Люди, которые читают поэзию, слышали о горящем кустах, но когда вы пишете стихи, вы сидите в горящем кустах.
Каждый раз, когда вы пишете стихотворение его апокалиптическим. Вы раскрываете, кто вы на самом деле для себя.
В то время как все тела имеют одинаковую судьбу, все голоса не делают.
Память сладкая. Даже когда это болезненная, память сладкая.
Это то, чего я хочу, такое безрассудство, где стихотворение даже впереди вас. Это похоже на езду на лошади, которая слишком дикая для вас, так что между тем, что вы можете сделать, и то, что вы решите, существует такая напряженность.
Поэзия - это язык конечности. Поэзия - это передача потенции. Вы чувствуете что -то мощное, а затем передаете его на страницу.

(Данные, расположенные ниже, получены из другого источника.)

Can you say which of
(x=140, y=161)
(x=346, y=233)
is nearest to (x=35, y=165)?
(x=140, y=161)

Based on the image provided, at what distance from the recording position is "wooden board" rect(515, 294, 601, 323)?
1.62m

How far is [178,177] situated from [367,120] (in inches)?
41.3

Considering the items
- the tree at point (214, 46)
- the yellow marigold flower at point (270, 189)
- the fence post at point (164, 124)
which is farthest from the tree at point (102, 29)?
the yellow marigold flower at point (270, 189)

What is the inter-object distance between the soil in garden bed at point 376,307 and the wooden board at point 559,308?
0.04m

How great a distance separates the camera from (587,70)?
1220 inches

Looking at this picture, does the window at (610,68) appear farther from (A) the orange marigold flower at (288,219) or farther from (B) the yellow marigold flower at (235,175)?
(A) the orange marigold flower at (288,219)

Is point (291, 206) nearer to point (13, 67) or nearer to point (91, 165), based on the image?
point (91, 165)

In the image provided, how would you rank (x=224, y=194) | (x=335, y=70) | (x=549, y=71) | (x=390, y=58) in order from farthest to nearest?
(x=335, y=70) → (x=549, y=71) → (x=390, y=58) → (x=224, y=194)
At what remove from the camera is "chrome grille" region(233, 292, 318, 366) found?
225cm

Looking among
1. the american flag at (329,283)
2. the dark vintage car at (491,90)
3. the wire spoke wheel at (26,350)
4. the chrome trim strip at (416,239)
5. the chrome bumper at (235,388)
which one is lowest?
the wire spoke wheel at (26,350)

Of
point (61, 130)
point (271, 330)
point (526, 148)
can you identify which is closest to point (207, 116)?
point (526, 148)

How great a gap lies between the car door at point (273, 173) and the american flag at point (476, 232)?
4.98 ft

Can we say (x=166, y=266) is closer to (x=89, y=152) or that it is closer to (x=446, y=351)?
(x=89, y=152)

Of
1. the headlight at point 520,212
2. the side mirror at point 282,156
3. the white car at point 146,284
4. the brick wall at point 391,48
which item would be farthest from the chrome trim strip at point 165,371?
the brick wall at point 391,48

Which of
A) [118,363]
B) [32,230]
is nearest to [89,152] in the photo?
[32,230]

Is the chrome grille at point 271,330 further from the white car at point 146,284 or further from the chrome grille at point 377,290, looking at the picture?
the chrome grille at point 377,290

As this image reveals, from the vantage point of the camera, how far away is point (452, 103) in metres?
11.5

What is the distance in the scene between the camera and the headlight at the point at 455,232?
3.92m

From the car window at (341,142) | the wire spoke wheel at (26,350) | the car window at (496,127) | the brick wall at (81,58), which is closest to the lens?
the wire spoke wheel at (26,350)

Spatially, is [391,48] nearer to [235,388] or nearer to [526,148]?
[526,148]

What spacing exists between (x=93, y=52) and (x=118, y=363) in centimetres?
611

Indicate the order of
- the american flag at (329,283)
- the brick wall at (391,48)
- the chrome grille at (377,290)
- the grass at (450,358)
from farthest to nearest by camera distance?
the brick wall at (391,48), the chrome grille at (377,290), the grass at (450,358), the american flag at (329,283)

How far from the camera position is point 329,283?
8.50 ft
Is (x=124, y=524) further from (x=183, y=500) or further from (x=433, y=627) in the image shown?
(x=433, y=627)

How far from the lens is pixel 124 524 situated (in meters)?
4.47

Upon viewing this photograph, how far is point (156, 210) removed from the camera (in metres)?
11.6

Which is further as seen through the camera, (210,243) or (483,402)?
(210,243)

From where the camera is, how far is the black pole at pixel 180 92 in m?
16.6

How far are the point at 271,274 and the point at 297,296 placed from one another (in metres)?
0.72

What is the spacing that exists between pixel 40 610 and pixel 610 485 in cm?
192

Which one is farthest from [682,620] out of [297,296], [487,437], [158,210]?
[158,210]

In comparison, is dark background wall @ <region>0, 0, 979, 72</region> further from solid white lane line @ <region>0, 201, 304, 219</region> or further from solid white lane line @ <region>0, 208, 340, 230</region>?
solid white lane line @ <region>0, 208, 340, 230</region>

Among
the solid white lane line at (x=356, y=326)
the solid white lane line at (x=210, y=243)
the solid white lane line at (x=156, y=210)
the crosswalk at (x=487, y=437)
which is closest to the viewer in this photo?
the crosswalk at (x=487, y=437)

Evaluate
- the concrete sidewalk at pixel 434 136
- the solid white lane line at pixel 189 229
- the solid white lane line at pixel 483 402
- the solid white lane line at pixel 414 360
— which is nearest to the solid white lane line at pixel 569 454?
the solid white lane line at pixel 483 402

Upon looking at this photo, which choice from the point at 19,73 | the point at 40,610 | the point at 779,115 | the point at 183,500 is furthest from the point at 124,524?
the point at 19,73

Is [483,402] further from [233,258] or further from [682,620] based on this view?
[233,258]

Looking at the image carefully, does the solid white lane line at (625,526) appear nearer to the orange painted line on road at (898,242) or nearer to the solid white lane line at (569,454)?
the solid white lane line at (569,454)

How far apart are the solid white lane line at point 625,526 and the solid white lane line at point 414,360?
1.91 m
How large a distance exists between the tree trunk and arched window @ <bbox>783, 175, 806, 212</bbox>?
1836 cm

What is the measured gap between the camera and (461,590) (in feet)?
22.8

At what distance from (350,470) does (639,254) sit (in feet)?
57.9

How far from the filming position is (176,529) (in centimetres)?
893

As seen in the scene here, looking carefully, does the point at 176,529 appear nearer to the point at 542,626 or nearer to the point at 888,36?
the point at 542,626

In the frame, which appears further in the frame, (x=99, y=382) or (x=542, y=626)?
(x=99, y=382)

Я долго думал о чем-то, и я продолжаю замечать, что большая часть человеческой речи-если не вся человеческая речь-сделана с исходящим дыханием. Это странная вещь о присутствии и отсутствии. Когда мы дышим, наши тела наполнены питательными веществами и питанием. Наша кровь наполнена кислородом, наша кожа становится заподливой; Наши кости становятся все труднее-они уплотнены. Наши мышцы тонизируются, и мы чувствуем себя очень присутствующими, когда вдыхаемся. Проблема в том, что когда мы вдыхаемся, мы не можем говорить. Так что присутствие и тишина имеют какое -то отношение друг к другу.
Бывают дни, когда мы живем, как будто смерть нигде не была на заднем плане; От радости до радости, от радости, от крыла до крыла, от цветения до цветения до невозможного цветения, до сладкого невозможного цветения.
Заполняющий. Вот что это такое, я хочу добраться до места, где мои предложения вступают в действие.
Может быть, быть крылатым означает быть раненым бесконечностью.
Знание, которое требуется для написания стихотворения, сгорается в написании стихотворения.
Проблема с памятью в том, что это меняет все, что касается. Это никогда не бывает так точно. В результате я в конечном итоге изменяю и пересматриваю свой собственный опыт. Это миф.
Некоторые вещи никогда не оставляют человека: запах волос того, что вы любите, текстура хурмов, на вашей ладони, спелый вес.
Мы страдаем друг от друга, чтобы иметь друг друга некоторое время.
Лирическое я - это я; Повествовательное я не так.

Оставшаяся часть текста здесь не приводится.